### Work instructions
Below are some entries; set them all down exactly.

━━━━━ Supplied material

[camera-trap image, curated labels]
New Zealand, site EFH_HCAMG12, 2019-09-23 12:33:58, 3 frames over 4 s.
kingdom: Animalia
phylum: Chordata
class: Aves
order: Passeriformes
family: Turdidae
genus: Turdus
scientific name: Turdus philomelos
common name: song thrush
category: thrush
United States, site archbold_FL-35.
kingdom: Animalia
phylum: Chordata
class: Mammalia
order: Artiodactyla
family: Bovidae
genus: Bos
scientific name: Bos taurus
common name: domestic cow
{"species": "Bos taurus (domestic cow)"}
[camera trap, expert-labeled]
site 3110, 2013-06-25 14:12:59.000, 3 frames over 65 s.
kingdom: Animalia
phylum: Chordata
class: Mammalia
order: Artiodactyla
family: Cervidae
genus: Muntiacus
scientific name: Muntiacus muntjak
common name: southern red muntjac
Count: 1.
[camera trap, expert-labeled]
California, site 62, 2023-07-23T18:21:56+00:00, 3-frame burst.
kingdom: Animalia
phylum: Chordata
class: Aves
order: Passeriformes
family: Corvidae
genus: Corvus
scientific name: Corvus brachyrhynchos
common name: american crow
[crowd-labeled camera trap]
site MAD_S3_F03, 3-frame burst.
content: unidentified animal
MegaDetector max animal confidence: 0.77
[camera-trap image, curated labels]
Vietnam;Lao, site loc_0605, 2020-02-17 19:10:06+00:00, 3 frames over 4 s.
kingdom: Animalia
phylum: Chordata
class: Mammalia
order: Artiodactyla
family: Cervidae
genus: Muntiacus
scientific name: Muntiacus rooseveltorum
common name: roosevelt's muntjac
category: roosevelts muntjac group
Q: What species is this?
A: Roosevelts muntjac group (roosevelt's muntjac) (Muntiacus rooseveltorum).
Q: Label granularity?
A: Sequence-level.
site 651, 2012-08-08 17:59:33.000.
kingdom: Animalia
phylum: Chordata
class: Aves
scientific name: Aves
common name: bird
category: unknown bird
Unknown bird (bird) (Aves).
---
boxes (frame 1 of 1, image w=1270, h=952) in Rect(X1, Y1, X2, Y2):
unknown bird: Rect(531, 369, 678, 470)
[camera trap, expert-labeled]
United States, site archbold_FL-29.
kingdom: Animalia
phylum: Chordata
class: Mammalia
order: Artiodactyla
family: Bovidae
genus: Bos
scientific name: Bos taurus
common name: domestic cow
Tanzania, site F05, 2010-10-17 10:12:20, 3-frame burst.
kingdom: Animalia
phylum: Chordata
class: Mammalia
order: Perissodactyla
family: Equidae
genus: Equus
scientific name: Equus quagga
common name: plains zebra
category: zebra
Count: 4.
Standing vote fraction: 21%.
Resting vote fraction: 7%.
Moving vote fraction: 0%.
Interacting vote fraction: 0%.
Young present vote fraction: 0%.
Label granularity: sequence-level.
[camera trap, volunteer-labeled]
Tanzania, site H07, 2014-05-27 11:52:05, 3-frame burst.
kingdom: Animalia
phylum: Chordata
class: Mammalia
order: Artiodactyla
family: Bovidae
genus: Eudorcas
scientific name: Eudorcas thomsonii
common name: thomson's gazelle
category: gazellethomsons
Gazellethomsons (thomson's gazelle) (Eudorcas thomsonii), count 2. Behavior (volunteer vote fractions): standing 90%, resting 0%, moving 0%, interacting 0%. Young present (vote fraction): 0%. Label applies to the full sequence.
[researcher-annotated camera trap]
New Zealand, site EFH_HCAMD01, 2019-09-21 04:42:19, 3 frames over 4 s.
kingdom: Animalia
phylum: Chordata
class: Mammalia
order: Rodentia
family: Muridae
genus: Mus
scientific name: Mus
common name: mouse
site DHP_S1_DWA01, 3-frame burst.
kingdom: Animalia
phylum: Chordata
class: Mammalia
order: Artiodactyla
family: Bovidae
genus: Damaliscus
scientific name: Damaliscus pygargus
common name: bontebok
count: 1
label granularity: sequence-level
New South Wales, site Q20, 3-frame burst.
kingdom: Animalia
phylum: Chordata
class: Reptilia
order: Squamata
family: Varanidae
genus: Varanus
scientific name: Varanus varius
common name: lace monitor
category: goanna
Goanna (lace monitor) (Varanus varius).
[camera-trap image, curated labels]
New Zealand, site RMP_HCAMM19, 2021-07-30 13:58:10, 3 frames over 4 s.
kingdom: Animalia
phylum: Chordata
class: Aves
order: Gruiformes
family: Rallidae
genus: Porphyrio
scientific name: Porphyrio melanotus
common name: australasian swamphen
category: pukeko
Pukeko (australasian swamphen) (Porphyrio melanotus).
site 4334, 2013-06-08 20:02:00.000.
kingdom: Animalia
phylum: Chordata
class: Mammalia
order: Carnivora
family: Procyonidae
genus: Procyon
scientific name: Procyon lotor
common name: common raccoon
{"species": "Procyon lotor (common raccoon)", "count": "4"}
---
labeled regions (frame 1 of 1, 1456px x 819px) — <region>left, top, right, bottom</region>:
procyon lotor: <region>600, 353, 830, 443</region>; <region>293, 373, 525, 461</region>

━━━━━━━━━━

### The answer
[camera-trap image, curated labels]
New Zealand, site EFH_HCAMG12, 2019-09-23 12:33:58, 3 frames over 4 s.
kingdom: Animalia
phylum: Chordata
class: Aves
order: Passeriformes
family: Turdidae
genus: Turdus
scientific name: Turdus philomelos
common name: song thrush
category: thrush
United States, site archbold_FL-35.
kingdom: Animalia
phylum: Chordata
class: Mammalia
order: Artiodactyla
family: Bovidae
genus: Bos
scientific name: Bos taurus
common name: domestic cow
{"species": "Bos taurus (domestic cow)"}
[camera trap, expert-labeled]
site 3110, 2013-06-25 14:12:59.000, 3 frames over 65 s.
kingdom: Animalia
phylum: Chordata
class: Mammalia
order: Artiodactyla
family: Cervidae
genus: Muntiacus
scientific name: Muntiacus muntjak
common name: southern red muntjac
Count: 1.
[camera trap, expert-labeled]
California, site 62, 2023-07-23T18:21:56+00:00, 3-frame burst.
kingdom: Animalia
phylum: Chordata
class: Aves
order: Passeriformes
family: Corvidae
genus: Corvus
scientific name: Corvus brachyrhynchos
common name: american crow
[crowd-labeled camera trap]
site MAD_S3_F03, 3-frame burst.
content: unidentified animal
MegaDetector max animal confidence: 0.77
[camera-trap image, curated labels]
Vietnam;Lao, site loc_0605, 2020-02-17 19:10:06+00:00, 3 frames over 4 s.
kingdom: Animalia
phylum: Chordata
class: Mammalia
order: Artiodactyla
family: Cervidae
genus: Muntiacus
scientific name: Muntiacus rooseveltorum
common name: roosevelt's muntjac
category: roosevelts muntjac group
Q: What species is this?
A: Roosevelts muntjac group (roosevelt's muntjac) (Muntiacus rooseveltorum).
Q: Label granularity?
A: Sequence-level.
site 651, 2012-08-08 17:59:33.000.
kingdom: Animalia
phylum: Chordata
class: Aves
scientific name: Aves
common name: bird
category: unknown bird
Unknown bird (bird) (Aves).
---
boxes (frame 1 of 1, image w=1270, h=952) in Rect(X1, Y1, X2, Y2):
unknown bird: Rect(531, 369, 678, 470)
[camera trap, expert-labeled]
United States, site archbold_FL-29.
kingdom: Animalia
phylum: Chordata
class: Mammalia
order: Artiodactyla
family: Bovidae
genus: Bos
scientific name: Bos taurus
common name: domestic cow
Tanzania, site F05, 2010-10-17 10:12:20, 3-frame burst.
kingdom: Animalia
phylum: Chordata
class: Mammalia
order: Perissodactyla
family: Equidae
genus: Equus
scientific name: Equus quagga
common name: plains zebra
category: zebra
Count: 4.
Standing vote fraction: 21%.
Resting vote fraction: 7%.
Moving vote fraction: 0%.
Interacting vote fraction: 0%.
Young present vote fraction: 0%.
Label granularity: sequence-level.
[camera trap, volunteer-labeled]
Tanzania, site H07, 2014-05-27 11:52:05, 3-frame burst.
kingdom: Animalia
phylum: Chordata
class: Mammalia
order: Artiodactyla
family: Bovidae
genus: Eudorcas
scientific name: Eudorcas thomsonii
common name: thomson's gazelle
category: gazellethomsons
Gazellethomsons (thomson's gazelle) (Eudorcas thomsonii), count 2. Behavior (volunteer vote fractions): standing 90%, resting 0%, moving 0%, interacting 0%. Young present (vote fraction): 0%. Label applies to the full sequence.
[researcher-annotated camera trap]
New Zealand, site EFH_HCAMD01, 2019-09-21 04:42:19, 3 frames over 4 s.
kingdom: Animalia
phylum: Chordata
class: Mammalia
order: Rodentia
family: Muridae
genus: Mus
scientific name: Mus
common name: mouse
site DHP_S1_DWA01, 3-frame burst.
kingdom: Animalia
phylum: Chordata
class: Mammalia
order: Artiodactyla
family: Bovidae
genus: Damaliscus
scientific name: Damaliscus pygargus
common name: bontebok
count: 1
label granularity: sequence-level
New South Wales, site Q20, 3-frame burst.
kingdom: Animalia
phylum: Chordata
class: Reptilia
order: Squamata
family: Varanidae
genus: Varanus
scientific name: Varanus varius
common name: lace monitor
category: goanna
Goanna (lace monitor) (Varanus varius).
[camera-trap image, curated labels]
New Zealand, site RMP_HCAMM19, 2021-07-30 13:58:10, 3 frames over 4 s.
kingdom: Animalia
phylum: Chordata
class: Aves
order: Gruiformes
family: Rallidae
genus: Porphyrio
scientific name: Porphyrio melanotus
common name: australasian swamphen
category: pukeko
Pukeko (australasian swamphen) (Porphyrio melanotus).
site 4334, 2013-06-08 20:02:00.000.
kingdom: Animalia
phylum: Chordata
class: Mammalia
order: Carnivora
family: Procyonidae
genus: Procyon
scientific name: Procyon lotor
common name: common raccoon
{"species": "Procyon lotor (common raccoon)", "count": "4"}
---
labeled regions (frame 1 of 1, 1456px x 819px) — <region>left, top, right, bottom</region>:
procyon lotor: <region>600, 353, 830, 443</region>; <region>293, 373, 525, 461</region>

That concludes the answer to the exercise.